Direct Unsubsidized Loans differ from subsidized loans in that there is no requirement to show financial need to be eligible, but the government does not pay accrued interest during periods of deferment and while you are in school.

During these periods, interest will continue to accumulate unless you make payments on it.

The amount you can borrow stems from the total cost of attendance, minus other financial aid received, up to the federal student loan limits. This amount, however, is still determined by the school you are attending.

Parent PLUS Loans

  • Eligible Students: Parents of Dependent Undergraduate Students with No Adverse Credit History
  • Interest Rate for ’22/’23 School Year: 7.54%
  • Origination Fee: 4.228%
  • Grace Period: No Grace Period Typically but Parents May Request Deferment for 6 Months After Child Leaves School

The borrower must be the biological or adoptive parent or stepparent in some cases. Guardians are not eligible.

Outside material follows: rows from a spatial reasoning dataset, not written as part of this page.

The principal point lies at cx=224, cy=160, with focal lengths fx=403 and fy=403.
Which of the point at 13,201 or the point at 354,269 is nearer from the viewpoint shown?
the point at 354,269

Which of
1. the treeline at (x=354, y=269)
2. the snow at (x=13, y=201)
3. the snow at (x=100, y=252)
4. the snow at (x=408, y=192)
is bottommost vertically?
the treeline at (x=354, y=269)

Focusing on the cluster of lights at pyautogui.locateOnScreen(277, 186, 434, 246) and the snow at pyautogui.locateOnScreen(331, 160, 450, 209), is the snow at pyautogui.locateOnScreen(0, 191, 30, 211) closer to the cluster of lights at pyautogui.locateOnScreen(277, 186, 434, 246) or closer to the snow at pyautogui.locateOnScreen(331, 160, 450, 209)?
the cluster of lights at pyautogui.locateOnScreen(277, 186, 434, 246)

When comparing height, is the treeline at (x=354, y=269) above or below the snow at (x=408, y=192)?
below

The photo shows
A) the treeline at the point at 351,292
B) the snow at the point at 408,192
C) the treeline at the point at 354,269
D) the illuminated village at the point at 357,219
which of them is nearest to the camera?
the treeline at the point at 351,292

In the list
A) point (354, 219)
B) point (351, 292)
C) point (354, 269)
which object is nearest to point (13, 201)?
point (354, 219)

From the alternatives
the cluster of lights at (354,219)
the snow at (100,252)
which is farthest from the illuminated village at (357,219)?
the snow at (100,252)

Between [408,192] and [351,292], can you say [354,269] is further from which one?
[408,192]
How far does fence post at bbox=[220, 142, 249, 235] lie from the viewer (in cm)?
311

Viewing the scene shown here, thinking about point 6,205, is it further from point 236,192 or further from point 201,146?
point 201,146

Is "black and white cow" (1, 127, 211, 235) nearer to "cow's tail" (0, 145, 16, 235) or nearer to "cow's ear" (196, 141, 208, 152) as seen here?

Parent PLUS Loans differ from other federal student loans in that the government will perform a credit check to make sure there is no adverse credit history (such as bankruptcy).

Parent PLUS Loans are first paid to the student’s school, with any remaining amount sent to the parent.

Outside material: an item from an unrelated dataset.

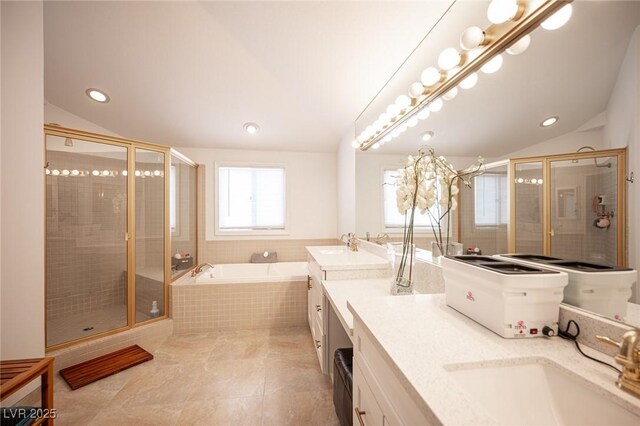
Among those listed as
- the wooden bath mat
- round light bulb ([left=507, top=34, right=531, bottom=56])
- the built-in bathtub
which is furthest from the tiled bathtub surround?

You can compare Parent PLUS Loans to other options in our Student Loans for Parents Guide.

Grad PLUS Loans

  • Eligible Students: Graduate and Professional Students with No Adverse Credit History
  • Interest Rate for ’22/’23 School Year: 7.54%
  • Origination Fee: 4.228%
  • Grace Period: 6 Months After Leaving School

Graduate students who are attending school at least half-time may qualify for a Grad PLUS Loan. Graduate students must be enrolled in a program that leads to an advanced degree or a professional certificate to qualify.Unlike Parent PLUS Loans, Grad PLUS Loans do not require immediate repayment while in school.

Grad students should first max out their limits on Direct Unsubsidized Loans before turning to Grad PLUS Loans because of the lower interest rates.

Before taking out a Grad PLUS Loan, be sure to compare it to other graduate student loan options.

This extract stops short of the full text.